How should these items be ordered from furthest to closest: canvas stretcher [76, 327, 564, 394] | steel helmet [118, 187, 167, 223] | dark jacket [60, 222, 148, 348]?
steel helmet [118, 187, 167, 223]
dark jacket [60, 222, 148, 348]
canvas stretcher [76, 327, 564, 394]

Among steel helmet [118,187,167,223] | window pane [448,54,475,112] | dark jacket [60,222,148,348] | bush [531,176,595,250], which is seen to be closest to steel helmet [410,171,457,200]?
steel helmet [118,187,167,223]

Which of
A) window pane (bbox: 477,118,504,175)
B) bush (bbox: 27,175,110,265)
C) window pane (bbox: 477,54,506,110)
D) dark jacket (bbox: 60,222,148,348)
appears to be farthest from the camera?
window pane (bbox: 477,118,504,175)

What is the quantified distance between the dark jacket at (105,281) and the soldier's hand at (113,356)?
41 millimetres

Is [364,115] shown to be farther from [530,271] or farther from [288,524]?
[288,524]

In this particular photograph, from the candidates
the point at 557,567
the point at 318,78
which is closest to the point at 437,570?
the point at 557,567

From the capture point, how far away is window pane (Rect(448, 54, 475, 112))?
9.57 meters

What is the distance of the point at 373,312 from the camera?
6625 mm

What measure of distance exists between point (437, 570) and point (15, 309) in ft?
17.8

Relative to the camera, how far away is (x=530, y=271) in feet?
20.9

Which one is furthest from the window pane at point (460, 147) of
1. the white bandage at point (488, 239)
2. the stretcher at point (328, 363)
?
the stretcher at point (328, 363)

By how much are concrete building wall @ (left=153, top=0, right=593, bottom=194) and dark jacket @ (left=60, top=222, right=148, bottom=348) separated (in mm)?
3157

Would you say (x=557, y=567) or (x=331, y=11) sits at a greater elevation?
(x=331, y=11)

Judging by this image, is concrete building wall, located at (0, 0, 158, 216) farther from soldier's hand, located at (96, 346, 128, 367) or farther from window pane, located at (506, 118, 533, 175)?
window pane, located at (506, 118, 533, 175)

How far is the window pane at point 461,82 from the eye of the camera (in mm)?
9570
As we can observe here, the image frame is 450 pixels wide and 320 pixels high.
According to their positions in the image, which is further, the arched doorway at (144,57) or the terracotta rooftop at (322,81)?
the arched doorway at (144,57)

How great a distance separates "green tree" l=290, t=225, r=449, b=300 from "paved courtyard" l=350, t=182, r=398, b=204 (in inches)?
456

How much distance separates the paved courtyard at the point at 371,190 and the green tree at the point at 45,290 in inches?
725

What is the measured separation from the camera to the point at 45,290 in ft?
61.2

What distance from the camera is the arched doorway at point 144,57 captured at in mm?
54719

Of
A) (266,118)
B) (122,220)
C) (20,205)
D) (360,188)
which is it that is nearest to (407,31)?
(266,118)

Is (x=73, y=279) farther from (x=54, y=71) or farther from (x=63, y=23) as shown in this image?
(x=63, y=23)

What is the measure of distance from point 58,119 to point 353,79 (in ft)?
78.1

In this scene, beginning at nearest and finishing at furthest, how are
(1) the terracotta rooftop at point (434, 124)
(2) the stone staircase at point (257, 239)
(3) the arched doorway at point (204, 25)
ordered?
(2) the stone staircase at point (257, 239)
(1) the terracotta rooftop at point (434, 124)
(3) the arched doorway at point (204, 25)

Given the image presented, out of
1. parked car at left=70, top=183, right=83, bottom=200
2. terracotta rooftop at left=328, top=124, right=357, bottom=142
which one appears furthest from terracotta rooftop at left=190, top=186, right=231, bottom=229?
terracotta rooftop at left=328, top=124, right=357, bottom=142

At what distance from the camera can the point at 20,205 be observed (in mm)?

◇ ◇ ◇ ◇

▸ **What to do**:
Can you print all of the items above, keeping every line identical?

▸ **Solution to this exercise**:
How should these items be ordered from furthest to closest: canvas stretcher [76, 327, 564, 394] | steel helmet [118, 187, 167, 223] | dark jacket [60, 222, 148, 348]?
steel helmet [118, 187, 167, 223]
dark jacket [60, 222, 148, 348]
canvas stretcher [76, 327, 564, 394]

Among steel helmet [118,187,167,223] | window pane [448,54,475,112] | dark jacket [60,222,148,348] | bush [531,176,595,250], which is seen to be closest to steel helmet [410,171,457,200]?
steel helmet [118,187,167,223]

Which of
A) window pane (bbox: 477,118,504,175)
B) bush (bbox: 27,175,110,265)
C) window pane (bbox: 477,54,506,110)
D) dark jacket (bbox: 60,222,148,348)
appears to be farthest from the camera?
window pane (bbox: 477,118,504,175)

What is the quantified distance between the dark jacket at (105,281) and the soldier's hand at (113,356)?
41 millimetres

Is [364,115] shown to be farther from [530,271] or farther from [288,524]?
[288,524]

In this particular photograph, from the candidates
the point at 557,567
the point at 318,78
which is closest to the point at 437,570?
the point at 557,567

From the capture point, how far away is window pane (Rect(448, 54, 475, 112))?
9.57 meters

What is the distance of the point at 373,312 from the camera?
6625 mm

What measure of distance exists between point (437, 570) and point (15, 309) in ft?
17.8

Relative to the camera, how far away is (x=530, y=271) in feet?
20.9

Which one is furthest from the window pane at point (460, 147) of
1. the white bandage at point (488, 239)
2. the stretcher at point (328, 363)
?
the stretcher at point (328, 363)

By how much are concrete building wall @ (left=153, top=0, right=593, bottom=194) and dark jacket @ (left=60, top=222, right=148, bottom=348) separated (in mm)?
3157

Would you say (x=557, y=567) or (x=331, y=11) sits at a greater elevation?
(x=331, y=11)

Judging by this image, is concrete building wall, located at (0, 0, 158, 216) farther from soldier's hand, located at (96, 346, 128, 367) or farther from window pane, located at (506, 118, 533, 175)?
window pane, located at (506, 118, 533, 175)

How far is the window pane at point 461,82 from the eye of the camera (in mm)?
9570
As we can observe here, the image frame is 450 pixels wide and 320 pixels high.
According to their positions in the image, which is further, the arched doorway at (144,57) or the terracotta rooftop at (322,81)?
the arched doorway at (144,57)

How great a distance separates "green tree" l=290, t=225, r=449, b=300 from "paved courtyard" l=350, t=182, r=398, b=204 (in inches)?
456

How much distance separates the paved courtyard at the point at 371,190 and the green tree at the point at 45,290 in inches?
725

What is the measured separation from the camera to the point at 45,290 in ft?
61.2

What distance from the camera is the arched doorway at point 144,57 captured at in mm?
54719

Of
A) (266,118)
B) (122,220)
C) (20,205)
D) (360,188)
which is it that is nearest to (407,31)?
(266,118)

Is (x=73, y=279) farther from (x=54, y=71) or farther from (x=63, y=23) as shown in this image?
(x=63, y=23)

What is the measure of distance from point 58,119 to point 353,79 (in ft)?
78.1

In this scene, beginning at nearest and finishing at furthest, how are
(1) the terracotta rooftop at point (434, 124)
(2) the stone staircase at point (257, 239)
(3) the arched doorway at point (204, 25)
ordered?
(2) the stone staircase at point (257, 239)
(1) the terracotta rooftop at point (434, 124)
(3) the arched doorway at point (204, 25)

Given the image presented, out of
1. parked car at left=70, top=183, right=83, bottom=200
2. terracotta rooftop at left=328, top=124, right=357, bottom=142
which one appears furthest from terracotta rooftop at left=190, top=186, right=231, bottom=229?
terracotta rooftop at left=328, top=124, right=357, bottom=142

At what distance from the camera can the point at 20,205 be observed (in mm)?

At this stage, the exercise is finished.